Saved entries:
####
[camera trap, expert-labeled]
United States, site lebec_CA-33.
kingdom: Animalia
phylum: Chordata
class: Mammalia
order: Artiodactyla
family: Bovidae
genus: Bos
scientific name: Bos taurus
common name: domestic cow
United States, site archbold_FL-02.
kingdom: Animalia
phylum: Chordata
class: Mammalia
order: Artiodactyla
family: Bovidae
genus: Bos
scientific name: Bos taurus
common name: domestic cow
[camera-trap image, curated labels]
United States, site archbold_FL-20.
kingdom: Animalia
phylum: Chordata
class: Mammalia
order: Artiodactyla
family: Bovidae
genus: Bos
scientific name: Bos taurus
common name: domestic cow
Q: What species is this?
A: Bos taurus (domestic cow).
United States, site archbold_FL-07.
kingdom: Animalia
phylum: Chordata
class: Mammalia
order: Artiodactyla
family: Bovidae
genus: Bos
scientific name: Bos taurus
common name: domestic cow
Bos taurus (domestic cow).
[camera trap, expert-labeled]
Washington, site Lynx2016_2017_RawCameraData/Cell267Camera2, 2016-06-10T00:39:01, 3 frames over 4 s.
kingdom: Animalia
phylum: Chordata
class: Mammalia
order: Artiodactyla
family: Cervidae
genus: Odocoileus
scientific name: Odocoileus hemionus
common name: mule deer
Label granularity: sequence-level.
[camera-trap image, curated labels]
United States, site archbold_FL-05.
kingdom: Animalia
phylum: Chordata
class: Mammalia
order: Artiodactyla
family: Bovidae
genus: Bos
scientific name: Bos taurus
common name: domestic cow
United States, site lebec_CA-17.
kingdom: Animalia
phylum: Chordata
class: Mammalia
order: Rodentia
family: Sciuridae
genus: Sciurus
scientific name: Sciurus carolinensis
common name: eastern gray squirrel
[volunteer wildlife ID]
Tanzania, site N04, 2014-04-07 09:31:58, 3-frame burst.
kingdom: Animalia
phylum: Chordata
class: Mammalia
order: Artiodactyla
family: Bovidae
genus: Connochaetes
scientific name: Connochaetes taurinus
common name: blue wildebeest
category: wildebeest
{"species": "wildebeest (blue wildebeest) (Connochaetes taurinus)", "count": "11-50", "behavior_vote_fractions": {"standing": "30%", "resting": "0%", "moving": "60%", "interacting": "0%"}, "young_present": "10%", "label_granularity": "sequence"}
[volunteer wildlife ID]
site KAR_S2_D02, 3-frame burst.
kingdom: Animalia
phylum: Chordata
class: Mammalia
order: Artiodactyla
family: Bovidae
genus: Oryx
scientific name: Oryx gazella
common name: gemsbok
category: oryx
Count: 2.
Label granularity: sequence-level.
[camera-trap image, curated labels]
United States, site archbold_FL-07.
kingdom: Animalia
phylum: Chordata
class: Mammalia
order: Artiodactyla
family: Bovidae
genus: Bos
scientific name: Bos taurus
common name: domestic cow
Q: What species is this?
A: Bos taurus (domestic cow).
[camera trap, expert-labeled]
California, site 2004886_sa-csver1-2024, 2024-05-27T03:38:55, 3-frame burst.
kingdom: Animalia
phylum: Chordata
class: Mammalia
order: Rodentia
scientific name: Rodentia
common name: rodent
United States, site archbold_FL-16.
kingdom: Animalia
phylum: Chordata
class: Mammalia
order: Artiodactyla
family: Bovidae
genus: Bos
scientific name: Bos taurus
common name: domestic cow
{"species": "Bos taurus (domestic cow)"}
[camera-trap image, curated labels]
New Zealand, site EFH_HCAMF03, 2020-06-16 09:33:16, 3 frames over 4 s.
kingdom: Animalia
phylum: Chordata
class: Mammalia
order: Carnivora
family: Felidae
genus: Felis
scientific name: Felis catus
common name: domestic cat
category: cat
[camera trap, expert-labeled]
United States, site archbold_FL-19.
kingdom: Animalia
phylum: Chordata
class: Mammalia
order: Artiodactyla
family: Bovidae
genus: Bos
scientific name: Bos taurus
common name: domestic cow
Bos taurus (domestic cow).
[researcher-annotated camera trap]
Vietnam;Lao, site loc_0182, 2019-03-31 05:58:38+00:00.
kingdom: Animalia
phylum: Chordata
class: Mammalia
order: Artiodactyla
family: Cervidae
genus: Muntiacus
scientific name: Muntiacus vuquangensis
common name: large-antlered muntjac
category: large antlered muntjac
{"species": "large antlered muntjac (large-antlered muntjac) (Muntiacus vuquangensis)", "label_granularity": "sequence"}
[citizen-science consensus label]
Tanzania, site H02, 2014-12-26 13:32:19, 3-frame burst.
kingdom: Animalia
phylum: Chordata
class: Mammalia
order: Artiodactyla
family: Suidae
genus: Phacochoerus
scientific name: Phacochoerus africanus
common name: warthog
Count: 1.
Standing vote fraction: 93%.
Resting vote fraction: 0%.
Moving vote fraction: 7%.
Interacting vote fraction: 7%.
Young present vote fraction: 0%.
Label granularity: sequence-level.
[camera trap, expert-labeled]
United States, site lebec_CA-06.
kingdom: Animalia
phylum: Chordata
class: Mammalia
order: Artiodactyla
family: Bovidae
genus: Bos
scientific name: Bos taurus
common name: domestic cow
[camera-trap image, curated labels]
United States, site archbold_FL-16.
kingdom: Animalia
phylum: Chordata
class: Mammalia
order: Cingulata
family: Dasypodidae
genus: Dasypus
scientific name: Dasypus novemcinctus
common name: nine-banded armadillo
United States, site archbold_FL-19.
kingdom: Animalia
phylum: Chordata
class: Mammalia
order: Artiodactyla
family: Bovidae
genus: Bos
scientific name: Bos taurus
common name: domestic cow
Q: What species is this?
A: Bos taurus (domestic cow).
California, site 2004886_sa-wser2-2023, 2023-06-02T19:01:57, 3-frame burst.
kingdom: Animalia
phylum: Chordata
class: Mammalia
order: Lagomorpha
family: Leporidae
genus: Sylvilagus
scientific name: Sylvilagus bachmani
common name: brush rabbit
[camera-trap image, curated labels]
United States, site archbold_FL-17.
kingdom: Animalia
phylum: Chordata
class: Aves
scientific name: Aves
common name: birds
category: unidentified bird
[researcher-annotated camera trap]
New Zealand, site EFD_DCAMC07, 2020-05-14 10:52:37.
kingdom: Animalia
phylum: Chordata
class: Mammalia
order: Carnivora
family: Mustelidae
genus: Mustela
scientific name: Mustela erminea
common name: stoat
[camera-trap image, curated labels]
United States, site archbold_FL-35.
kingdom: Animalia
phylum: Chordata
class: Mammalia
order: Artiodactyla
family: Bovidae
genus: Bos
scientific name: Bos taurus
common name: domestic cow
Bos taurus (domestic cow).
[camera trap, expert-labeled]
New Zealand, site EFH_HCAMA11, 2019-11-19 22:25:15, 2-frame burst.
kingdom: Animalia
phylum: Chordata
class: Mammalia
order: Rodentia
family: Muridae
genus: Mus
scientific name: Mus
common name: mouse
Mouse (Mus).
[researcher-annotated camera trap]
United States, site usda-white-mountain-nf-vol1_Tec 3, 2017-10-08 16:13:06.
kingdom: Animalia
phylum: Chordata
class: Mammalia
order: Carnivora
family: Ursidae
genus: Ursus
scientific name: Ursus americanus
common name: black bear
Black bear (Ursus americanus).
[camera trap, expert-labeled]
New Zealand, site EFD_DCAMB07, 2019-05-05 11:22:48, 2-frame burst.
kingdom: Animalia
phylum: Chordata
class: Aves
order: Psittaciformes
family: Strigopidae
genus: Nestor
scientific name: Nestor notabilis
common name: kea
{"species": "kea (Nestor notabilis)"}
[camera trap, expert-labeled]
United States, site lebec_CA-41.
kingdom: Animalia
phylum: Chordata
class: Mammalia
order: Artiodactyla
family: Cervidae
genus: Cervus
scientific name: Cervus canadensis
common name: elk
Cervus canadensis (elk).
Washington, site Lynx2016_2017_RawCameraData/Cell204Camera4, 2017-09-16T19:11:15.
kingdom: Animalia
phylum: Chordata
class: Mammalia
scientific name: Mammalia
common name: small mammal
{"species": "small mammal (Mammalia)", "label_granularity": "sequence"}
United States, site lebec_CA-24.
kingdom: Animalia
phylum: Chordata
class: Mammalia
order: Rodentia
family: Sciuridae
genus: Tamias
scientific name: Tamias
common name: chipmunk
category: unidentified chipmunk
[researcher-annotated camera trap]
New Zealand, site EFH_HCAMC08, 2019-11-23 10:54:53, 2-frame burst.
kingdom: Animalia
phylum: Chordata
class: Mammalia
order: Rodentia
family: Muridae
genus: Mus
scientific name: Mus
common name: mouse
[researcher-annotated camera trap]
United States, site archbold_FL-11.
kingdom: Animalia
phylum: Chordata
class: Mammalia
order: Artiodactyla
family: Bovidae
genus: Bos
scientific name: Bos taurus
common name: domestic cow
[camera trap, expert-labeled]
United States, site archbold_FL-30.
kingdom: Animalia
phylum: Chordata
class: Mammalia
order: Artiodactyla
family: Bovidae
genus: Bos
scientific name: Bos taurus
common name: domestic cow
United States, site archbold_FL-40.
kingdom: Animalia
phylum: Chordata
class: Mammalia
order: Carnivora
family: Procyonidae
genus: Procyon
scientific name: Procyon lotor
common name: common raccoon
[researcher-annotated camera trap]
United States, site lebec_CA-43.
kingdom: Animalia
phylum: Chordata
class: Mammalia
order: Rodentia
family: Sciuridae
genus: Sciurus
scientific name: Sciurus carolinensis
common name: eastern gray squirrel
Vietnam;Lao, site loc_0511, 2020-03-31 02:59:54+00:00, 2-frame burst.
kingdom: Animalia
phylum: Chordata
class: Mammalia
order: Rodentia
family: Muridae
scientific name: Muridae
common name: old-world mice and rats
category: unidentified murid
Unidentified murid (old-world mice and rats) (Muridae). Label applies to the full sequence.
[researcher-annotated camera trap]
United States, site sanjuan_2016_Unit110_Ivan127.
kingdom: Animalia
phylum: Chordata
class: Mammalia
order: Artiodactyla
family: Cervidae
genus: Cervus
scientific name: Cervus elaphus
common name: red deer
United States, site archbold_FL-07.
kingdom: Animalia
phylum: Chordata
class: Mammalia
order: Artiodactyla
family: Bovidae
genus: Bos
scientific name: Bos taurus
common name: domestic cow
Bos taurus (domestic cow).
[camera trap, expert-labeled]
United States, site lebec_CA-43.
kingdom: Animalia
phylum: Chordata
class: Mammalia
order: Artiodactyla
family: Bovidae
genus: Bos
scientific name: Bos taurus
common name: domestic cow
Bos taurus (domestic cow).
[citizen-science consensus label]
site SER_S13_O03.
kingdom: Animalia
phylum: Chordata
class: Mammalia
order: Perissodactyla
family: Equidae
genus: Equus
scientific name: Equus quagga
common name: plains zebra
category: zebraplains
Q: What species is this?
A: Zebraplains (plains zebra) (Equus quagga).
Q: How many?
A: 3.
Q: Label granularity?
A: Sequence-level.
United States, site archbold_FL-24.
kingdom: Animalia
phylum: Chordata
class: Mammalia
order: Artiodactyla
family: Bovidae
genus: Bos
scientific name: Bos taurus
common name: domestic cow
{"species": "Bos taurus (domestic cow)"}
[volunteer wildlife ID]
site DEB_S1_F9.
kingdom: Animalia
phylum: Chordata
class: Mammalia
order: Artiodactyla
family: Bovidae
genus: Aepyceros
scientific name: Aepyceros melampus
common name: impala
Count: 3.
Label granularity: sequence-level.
####
_Exercise objective_
What is the number of lines in the records that include the word "taurinus"? Answer with that number only.

_Result for this task_
2